The study looked at data from almost 100 counties around the U.S. and found that the ones most prone to wildfires are also more likely to have high poverty rates.
Matthew Auer is a dean at the University of Georgia and the study’s author. He said it’s harder for people who are low income to afford that risk. Obviously to replace what they lose in a fire, but also to get insurance – because insurers are getting stricter about what you need to do to qualify for coverage. They might ask you to make some costly changes.
“It could be roofing materials that are resistant to fire, it could be dual pane windows, it could be putting steel mesh over the vents in your attic and in your soffits of your home. And these these kinds of changes can add up,” he said.
For someone who has a second or third home in a place susceptible to wildfires, maybe those expenses aren’t such a big deal. Phillip Levin at the University of Washington said those folks are choosing to own a home in a wildfire prone area.
“And they have means to adapt.
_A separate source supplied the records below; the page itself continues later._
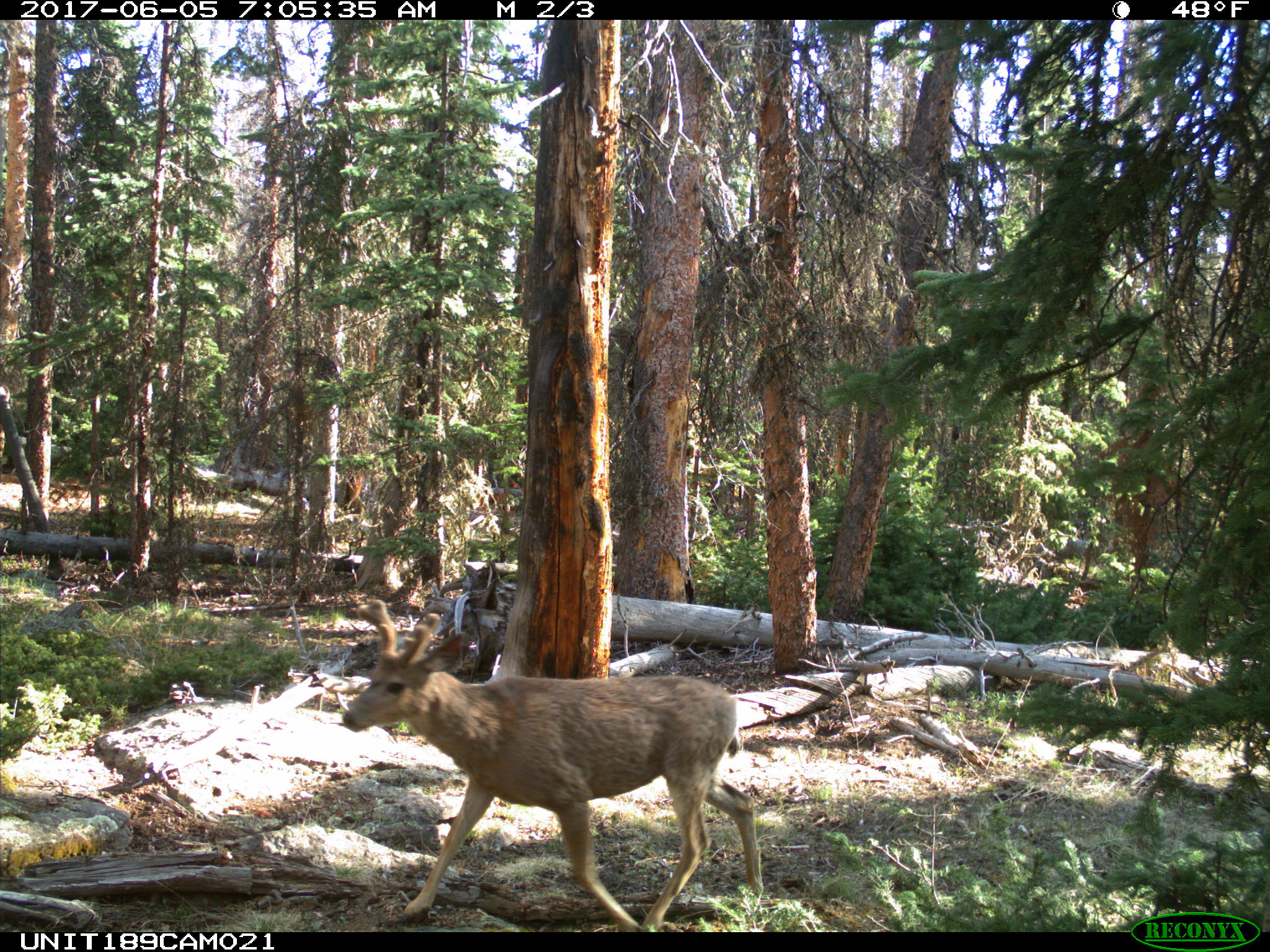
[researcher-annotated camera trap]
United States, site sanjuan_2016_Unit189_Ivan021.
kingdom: Animalia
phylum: Chordata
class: Mammalia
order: Artiodactyla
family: Cervidae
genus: Odocoileus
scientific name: Odocoileus hemionus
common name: mule deer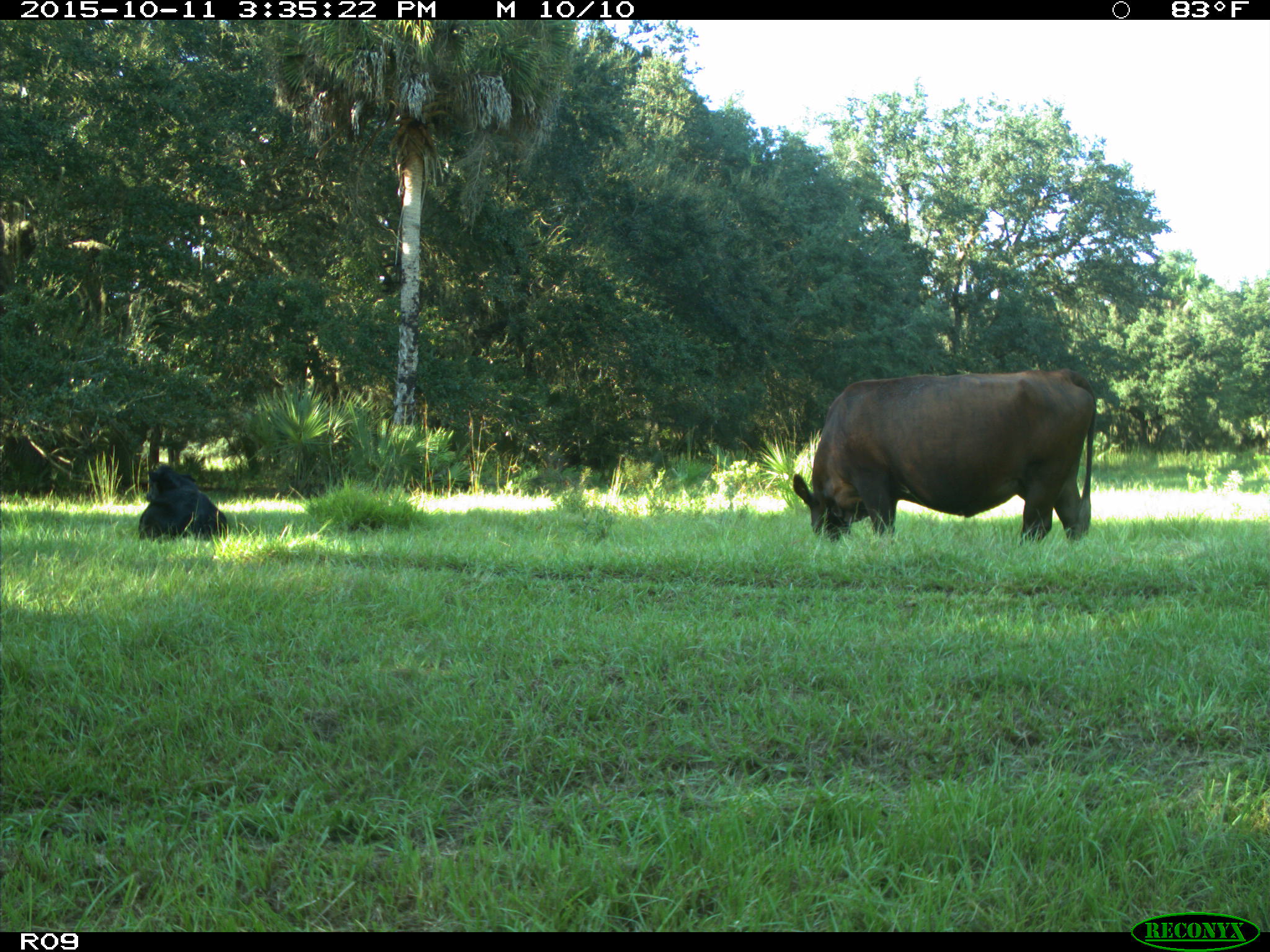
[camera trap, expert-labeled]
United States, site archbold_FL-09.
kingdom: Animalia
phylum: Chordata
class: Mammalia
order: Artiodactyla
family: Bovidae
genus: Bos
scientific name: Bos taurus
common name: domestic cow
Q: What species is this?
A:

That same thing isn’t true for people who are constrained to live in those areas because of social, economic or historical reasons.”
Levin has done research on how wildfire risk overlaps with poverty, race, and ethnicity.
Other research on this topic from UC Irvine found that older folks are more likely to live in places with a high risk of wildfires.
That study’s author, research scientist Shahir Masri, said what we’re seeing here is how climate change and its effects – like worsening wildfires – are linked to inequality, whether we’re talking about floods or air pollution or extreme heat waves.
“I just wrote a piece on the impacts in Las Vegas, you’ve got a lot of your low-income communities that simply can’t afford to blast their air conditioning, you know, 24 hours a day, or even repair an old air conditioner,” he said.
So people in those communities die because of money.